Brace, making a choice, or more likely in the firm grasp of his body’s knowledge, spilled breakfast to leeward in illustration of young wisdom. Then he climbed weak-kneed and pale to the bridge and began to discover some of the things that a helm will not accomplish.

After the first urge of action and compassion, Adrian’s crew settled into the routine of a steaming watch that pointed the vessel toward unknown positions and easily guessed agony. In September in Maine, and with a little fat, a lot of thrashing, and all the luck left to him, a man can sometimes live for twenty minutes in the water. If the crews of the planes had not made it to their life rafts, their books were already closed. If they were on the rafts, jacketed and booted, their paltry scrap of canvas clutched over them against the wind, hypothermia might not spin them from the edge of their circle for fifteen or twenty hours.

On small ships, as watch follows watch, and as the sea continues through shocks to search for loose gear, and, finding none, seeks to loosen gear to fling it, daily work on the ship ceases. Men who are not yet reduced to walking on bulkheads are still unable to trust their tools, their sustained balance, even their intent.

Amon, who suffers in the first hours of large movement, lies huddled beneath a table of the messdeck in Asiatic contemplation, from which, like Lazarus, he will in a few hours rise wide-eyed and knowledgeable from the explored depths of a great mystery.

“If he’d just quit fighting it and puke, he’d be all right. I keep telling him.” Lamp, who is smart about the galley in his heavy-shanked way, builds, constructs, fusses over half-filled vats of soup and regiments of sandwiches, the most that can be claimed from this kind of sea.

Men off watch sit on the messdeck, or sack out in jerkily plunging bunks. The Indian Conally roams the slick upper decks in communion with wind and water, ostensibly checking against things adrift that may crash or vanish. Heat swirls through the grates of the fiddley, where Howard, in time, passing forward to the bridge, sniffs, as if he expects sulphur to rise from the hot depths in which Snow, like a small brown bird, perches beside the engine-order-telegraph and before the great bank of dully gleaming gauges, dials and valves that look like waving, plunging sculpture.

Howard stands arrested, silenced, emptied, in foreboding, in heart-shocking horror; watching a stance he has seen so often in excursions across this fiddley—the wide-legged, hunch-shouldered concentration of the drowned Cecil Jensen standing on oily plates beside the port engine; a wiping rag dangling from a hip pocket, another rag dangling from one hand. The stance is a collection of tallness compacted to bulk, only a little less unique than a thumbprint.
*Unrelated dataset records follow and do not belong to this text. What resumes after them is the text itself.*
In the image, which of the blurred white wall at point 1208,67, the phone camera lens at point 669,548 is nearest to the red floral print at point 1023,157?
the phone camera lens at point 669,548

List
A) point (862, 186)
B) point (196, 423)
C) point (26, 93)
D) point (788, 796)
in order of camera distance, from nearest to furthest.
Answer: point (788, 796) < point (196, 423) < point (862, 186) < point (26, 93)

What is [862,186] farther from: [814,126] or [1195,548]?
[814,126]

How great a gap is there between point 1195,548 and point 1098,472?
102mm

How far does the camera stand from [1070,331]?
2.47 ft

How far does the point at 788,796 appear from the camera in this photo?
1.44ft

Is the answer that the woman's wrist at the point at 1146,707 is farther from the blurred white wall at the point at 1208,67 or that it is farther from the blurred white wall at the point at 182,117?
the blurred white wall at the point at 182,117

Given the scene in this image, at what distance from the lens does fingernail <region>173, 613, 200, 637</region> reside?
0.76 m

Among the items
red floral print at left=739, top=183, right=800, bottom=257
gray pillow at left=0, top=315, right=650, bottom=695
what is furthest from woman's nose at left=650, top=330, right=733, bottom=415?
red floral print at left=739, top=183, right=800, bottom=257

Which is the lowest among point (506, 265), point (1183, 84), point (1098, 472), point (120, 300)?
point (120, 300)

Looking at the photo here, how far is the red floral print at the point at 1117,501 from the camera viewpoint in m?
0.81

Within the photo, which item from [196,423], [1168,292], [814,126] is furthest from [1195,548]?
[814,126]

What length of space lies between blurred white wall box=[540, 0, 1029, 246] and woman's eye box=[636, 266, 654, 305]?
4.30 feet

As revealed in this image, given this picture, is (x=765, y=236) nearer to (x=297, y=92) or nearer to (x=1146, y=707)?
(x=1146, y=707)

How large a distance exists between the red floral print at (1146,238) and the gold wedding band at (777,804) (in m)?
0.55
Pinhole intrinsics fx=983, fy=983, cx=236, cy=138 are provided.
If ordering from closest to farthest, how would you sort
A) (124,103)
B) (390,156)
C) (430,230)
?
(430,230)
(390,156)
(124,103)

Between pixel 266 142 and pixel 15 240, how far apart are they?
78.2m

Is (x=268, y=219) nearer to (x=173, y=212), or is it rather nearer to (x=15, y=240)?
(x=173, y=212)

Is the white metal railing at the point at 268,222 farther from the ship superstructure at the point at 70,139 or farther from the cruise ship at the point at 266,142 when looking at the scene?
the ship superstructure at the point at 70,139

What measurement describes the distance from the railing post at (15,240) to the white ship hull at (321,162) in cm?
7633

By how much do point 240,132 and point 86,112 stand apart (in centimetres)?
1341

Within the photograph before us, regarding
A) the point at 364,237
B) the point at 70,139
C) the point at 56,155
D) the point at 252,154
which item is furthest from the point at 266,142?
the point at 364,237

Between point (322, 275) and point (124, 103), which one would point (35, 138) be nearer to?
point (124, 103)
Howard shudders, reduces a yell, a scream, back into his instinctive interior, and stands in dispraise of his eyes which have fooled him.

It is only Brace standing there, timid, alert, entranced among the heavy voices of the engines.

On the bridge, Dane stands like a brick mortared between loran and radio. He looks seaward, squinty-eyed and thin-mouthed, unimpressed by the hook of Rodgers’s body that dangles headless from the rubber mask over the radar scope. Glass twirls the helm to meet the sea, twirls back, the gyro repeater dances, swings. Levere mutters over the plot. James fiddles with log sheets, waits.

“How’s the set?”

“Sea return, Cap. We could miss a freight train.” Rodgers backs from the radar mask, blinking, a man reconnected.

“Eyes, chief. Call watchstanders.”

The radio pops, blanks.

Abner calling.”

“We’ll take the seaward leg.”

The ships drop their mutual course; Abner climbs the chart to the northwest while Adrian, advancing under the spinning, kicky helm in the hands of the watchful Glass, beats to the southeast.